I have a pod that is in a crashloopbackoff so I am observing it restart. From my understanding of the alert this should be the equivalent query to run in insights:
SELECT max(restartCount)-min(restartCount) as ‘Restarts’ from K8sContainerSample WHERE clusterName = ‘clusterops-development-gke’ AND containerName = ‘geronimo-schedule-handler’ and namespace = ‘content-engineering-development-east’ facet podName since 10 minutes ago
If that is the case, when I first start this pod up the query returns 0 for 5 minutes. During that period the pod restarts 6 times.

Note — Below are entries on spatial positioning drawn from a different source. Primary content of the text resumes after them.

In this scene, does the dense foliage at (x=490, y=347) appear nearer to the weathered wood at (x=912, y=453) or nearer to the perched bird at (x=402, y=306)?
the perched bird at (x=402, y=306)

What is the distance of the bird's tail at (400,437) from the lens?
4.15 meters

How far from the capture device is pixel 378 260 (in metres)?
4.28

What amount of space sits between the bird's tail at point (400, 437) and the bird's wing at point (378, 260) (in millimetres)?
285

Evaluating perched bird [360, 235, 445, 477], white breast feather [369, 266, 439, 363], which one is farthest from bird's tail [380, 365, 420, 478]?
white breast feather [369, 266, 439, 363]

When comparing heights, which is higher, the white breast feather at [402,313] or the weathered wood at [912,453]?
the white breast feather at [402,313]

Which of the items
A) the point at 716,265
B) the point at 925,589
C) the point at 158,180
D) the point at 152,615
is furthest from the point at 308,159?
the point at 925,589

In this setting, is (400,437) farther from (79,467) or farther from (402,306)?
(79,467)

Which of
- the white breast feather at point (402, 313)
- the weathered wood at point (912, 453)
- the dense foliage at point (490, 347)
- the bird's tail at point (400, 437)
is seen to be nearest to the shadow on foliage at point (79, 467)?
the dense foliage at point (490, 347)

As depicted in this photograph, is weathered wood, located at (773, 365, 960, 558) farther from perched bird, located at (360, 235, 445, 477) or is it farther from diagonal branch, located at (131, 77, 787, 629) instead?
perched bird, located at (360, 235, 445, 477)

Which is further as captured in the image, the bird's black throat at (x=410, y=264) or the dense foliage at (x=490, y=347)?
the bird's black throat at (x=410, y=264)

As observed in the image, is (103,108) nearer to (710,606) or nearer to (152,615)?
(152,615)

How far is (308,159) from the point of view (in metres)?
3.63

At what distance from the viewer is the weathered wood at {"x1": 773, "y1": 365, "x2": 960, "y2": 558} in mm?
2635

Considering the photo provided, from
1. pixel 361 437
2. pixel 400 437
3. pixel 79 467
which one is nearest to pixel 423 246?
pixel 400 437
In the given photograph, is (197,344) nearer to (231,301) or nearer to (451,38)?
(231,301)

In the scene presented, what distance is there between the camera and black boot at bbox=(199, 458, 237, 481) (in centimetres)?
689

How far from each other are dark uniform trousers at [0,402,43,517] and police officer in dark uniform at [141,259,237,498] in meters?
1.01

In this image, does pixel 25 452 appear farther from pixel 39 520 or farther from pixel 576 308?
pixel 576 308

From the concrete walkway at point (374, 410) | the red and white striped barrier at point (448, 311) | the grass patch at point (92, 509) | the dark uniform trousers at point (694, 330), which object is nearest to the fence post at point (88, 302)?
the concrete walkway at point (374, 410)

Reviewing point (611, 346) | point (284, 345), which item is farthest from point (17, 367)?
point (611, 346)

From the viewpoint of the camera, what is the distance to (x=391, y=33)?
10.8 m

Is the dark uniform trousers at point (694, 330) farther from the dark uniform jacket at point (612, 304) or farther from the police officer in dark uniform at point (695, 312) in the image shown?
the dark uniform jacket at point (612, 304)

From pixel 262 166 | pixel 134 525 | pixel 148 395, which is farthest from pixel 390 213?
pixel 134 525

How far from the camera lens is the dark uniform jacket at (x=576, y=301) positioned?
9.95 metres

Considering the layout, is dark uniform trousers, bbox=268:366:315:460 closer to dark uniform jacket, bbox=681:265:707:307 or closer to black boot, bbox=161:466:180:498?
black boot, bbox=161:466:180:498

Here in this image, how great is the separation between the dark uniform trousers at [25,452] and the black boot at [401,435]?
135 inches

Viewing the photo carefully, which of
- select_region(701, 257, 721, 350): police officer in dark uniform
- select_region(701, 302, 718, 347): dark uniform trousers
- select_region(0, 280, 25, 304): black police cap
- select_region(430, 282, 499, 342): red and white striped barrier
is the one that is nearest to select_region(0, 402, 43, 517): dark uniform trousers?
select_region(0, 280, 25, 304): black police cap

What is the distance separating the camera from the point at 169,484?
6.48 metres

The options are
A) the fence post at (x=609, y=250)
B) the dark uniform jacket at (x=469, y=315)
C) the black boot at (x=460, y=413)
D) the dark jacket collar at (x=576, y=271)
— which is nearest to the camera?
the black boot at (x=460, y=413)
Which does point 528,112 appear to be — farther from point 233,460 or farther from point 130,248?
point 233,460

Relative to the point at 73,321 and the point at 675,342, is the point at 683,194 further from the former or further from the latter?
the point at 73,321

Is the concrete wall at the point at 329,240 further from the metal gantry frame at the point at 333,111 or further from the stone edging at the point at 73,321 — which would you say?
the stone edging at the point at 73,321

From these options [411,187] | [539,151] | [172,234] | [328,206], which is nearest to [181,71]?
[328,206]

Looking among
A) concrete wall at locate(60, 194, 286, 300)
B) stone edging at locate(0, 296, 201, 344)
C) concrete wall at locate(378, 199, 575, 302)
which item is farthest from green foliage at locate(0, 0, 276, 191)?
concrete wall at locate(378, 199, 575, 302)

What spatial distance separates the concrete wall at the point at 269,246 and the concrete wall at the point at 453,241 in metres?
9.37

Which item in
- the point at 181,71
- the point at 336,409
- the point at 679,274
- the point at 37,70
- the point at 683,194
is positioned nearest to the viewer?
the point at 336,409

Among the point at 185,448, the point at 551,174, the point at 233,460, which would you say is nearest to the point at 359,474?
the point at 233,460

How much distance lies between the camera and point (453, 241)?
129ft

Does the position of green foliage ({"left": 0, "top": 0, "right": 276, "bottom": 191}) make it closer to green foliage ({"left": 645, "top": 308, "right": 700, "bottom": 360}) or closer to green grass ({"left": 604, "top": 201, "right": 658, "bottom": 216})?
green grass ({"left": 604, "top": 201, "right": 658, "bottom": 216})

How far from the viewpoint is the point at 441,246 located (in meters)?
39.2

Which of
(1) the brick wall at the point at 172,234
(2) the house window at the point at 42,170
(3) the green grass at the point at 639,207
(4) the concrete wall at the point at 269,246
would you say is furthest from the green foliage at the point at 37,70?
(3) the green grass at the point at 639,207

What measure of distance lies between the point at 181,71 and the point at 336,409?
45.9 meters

GKE throws in a exponential delay after each restart up to 5 minute delay. Given that, 0 to 5 minutes 6 restarts. 5 to 10 minutes 1 more restart added for a total of 7 restarts at the end of 5 minutes. Newrelic insights reports 0 up to the first 5 minutes and then reports 6. After the next 5 minutes it report 1. That makes sense to me given that after the second 5 minutes the min value is 6 and the max value is 7.
I would expect the alert to trigger, though given that in the first 10 minutes the min should be 0 and the max 6 or 7. Why is this not the case?
The only way I can figure this out is that the 10 minute threshold is not “Since 10 minutes ago until now” but more like between 11:00 a.m. and 11:10 a.m., and then 11:10 a.m to 11:20 a.m. The alert does not check every minute looking back 10 minutes but will only check every 10 minutes looking back in that 10 minute period. If that is the case then I can see how if reporting is happening on 5 minute intervals it is possible that the check could happen when min was 6 and max was 7 for the 10 minute period.
Still, I would think that in the first 10 minute interval a min value of 0 should have been reported unless it completely discarded the first 5 minutes.